SO, HOW did popular camp comedian Julian Clary mark his half-century earlier this year?

“I threw a big garden party in May, and we had a fab time,” he beams. “I’m loving being 50. I’m a much happier person now. I get more content with every decade.”

Never more than a minute away from the next joke, Julian deadpans that the one disappointing aspect of his 50th birthday was that he was not accorded loads of TV retrospectives. “I was expecting all sorts of TV tributes like Bruce Forsyth or Stephen Fry, but I got nothing,” he says with a mock pout. “I suppose I’m not a National Treasure. I’m a National Trinket.”

Chilling out in his dressing room before his Lord Of The Mince show, dressed casually in a green T-shirt and tattered jeans before he dons his fabulous stage outfit, Julian could pass for a decade and a half younger.

He is also a rare example of a comedian who is as amusing and charismatic off stage as on it.

“As I get older, I’m more and more fearless,” he explains. “I now have this feeling of being able to do all these different things. I’m so relaxed about life, I feel I can do what I like. I’m really enjoying that sense of liberation. I realise that it’s not worth getting upset about the things that used to bother me. I used to have panic attacks and get anxious about things, but I don’t anymore. It’s about acquiring a sense of peace and learning to live in the moment.”

And having made a huge splash as a contestant on BBC1’s Strictly Come Dancing reecently, Julian has ruthlessly used it as material for Lord of the Mince, coming to the New Theatre in George Street, Oxford, next month. “Strictly is ripe for comedy. Everyone takes it seriously, and you have to stand there while the judges say rude things about you – it’s crying out for someone to send it up.”

He also went on the Strictly arena tour, another occasion that proved a rich source of material. “It was thrilling,” recalls Julian, “I’m never going to play an arena again and get laughs out of 10,000 people. Also, I’d never been in such close proximity to a whole gang of heterosexuals before. It was fascinating. Everything’s a competition for them, from arm-wrestling to burping and breaking wind. That was quite an insight.”

He also admits that Strictly Come Dancing has had an enormous impact on his profile. “It’s given my career a great boost – it’s been a real shot in the arm. I couldn’t have foreseen the reaction, but it introduced me to a whole new audience and brought out my fearlessness.”

So what else can Julian tell us about his new show, and what about the title? “Well, I have done for mincing what Michael Flatley has done for dancing. And this show is about going back to basics. It’s how I started in comedy. I get very playful on stage, which makes it great fun. It’s a very silly show – I’ve always liked the lighter, more trivial side of life. There is no hidden message, no attempt to change the world.

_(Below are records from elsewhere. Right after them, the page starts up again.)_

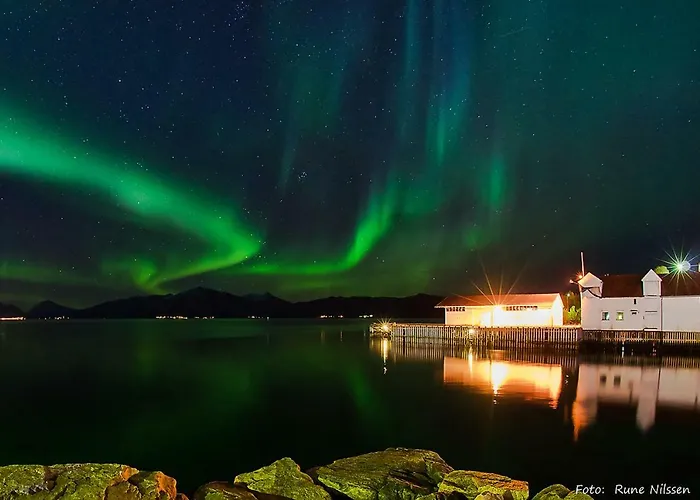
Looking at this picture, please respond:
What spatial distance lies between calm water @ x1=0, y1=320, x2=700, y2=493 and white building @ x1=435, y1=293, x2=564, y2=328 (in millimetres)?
13520

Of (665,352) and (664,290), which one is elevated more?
(664,290)

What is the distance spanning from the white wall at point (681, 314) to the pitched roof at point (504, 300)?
11169mm

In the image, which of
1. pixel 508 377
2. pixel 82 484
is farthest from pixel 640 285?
pixel 82 484

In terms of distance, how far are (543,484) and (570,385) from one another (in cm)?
1968

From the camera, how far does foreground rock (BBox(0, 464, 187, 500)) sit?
12.6 metres

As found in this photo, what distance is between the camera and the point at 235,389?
1489 inches

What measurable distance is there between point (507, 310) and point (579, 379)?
1024 inches

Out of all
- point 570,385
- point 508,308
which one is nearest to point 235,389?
point 570,385

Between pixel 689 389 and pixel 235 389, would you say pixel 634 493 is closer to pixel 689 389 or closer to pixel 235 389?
pixel 689 389

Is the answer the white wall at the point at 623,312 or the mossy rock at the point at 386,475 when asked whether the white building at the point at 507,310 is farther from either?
the mossy rock at the point at 386,475

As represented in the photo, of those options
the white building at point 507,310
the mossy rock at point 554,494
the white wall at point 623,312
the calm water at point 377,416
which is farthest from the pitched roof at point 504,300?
the mossy rock at point 554,494

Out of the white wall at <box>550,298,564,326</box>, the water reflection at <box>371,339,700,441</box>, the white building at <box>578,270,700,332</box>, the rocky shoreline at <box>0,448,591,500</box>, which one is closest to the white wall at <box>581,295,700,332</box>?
the white building at <box>578,270,700,332</box>

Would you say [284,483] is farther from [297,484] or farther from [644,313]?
[644,313]

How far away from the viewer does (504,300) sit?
64375mm
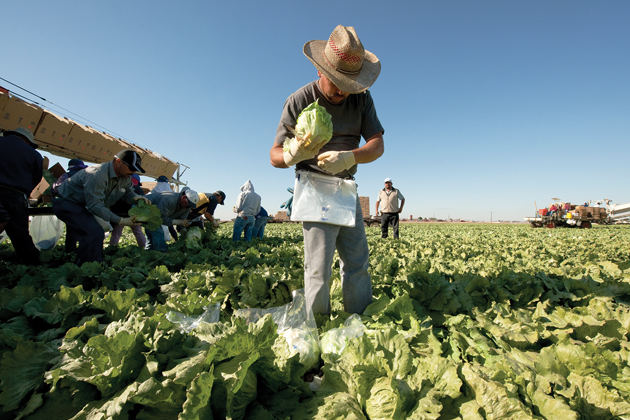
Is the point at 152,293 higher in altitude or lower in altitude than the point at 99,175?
lower

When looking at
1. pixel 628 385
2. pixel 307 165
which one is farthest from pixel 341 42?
pixel 628 385

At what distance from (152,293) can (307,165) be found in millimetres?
2509

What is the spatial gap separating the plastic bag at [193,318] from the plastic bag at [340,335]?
858 mm

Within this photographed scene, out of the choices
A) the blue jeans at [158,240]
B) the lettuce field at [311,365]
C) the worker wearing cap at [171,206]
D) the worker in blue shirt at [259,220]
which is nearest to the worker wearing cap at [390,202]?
the worker in blue shirt at [259,220]

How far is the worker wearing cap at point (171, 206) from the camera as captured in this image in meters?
6.39

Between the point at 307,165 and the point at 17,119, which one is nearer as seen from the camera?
the point at 307,165

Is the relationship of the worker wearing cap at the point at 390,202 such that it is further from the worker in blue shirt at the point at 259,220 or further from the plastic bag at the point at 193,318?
the plastic bag at the point at 193,318

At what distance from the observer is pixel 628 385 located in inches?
59.1

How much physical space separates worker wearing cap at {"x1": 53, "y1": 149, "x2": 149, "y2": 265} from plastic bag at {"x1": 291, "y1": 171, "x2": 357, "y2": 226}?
3921mm

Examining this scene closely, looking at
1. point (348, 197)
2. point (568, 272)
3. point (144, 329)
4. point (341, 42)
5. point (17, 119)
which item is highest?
point (17, 119)

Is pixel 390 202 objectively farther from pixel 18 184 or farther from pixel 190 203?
pixel 18 184

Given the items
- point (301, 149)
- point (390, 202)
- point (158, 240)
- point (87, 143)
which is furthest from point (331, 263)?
point (87, 143)

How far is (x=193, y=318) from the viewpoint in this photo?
216cm

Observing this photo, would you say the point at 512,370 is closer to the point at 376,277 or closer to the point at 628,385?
the point at 628,385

“I still get the odd sharp intake of breath, especially from blue rinse ladies in pearls who’ve come along to see ‘that nice boy from Strictly Come Dancing’! But I don’t feel the need to shock now – people are much more accepting and less fearful these days. Besides, the rapport is still there,” declares Julian proudly.

No doubts then? “At first, I thought: ‘Do I want to tour at my age? Will anyone turn up? Am I past it?’ But as soon as I got the show on the road, all those doubts evaporated,” he says.

“I have nothing left to prove. Now I just want to entertain and make people laugh. I think that’s what I was put on Earth for!”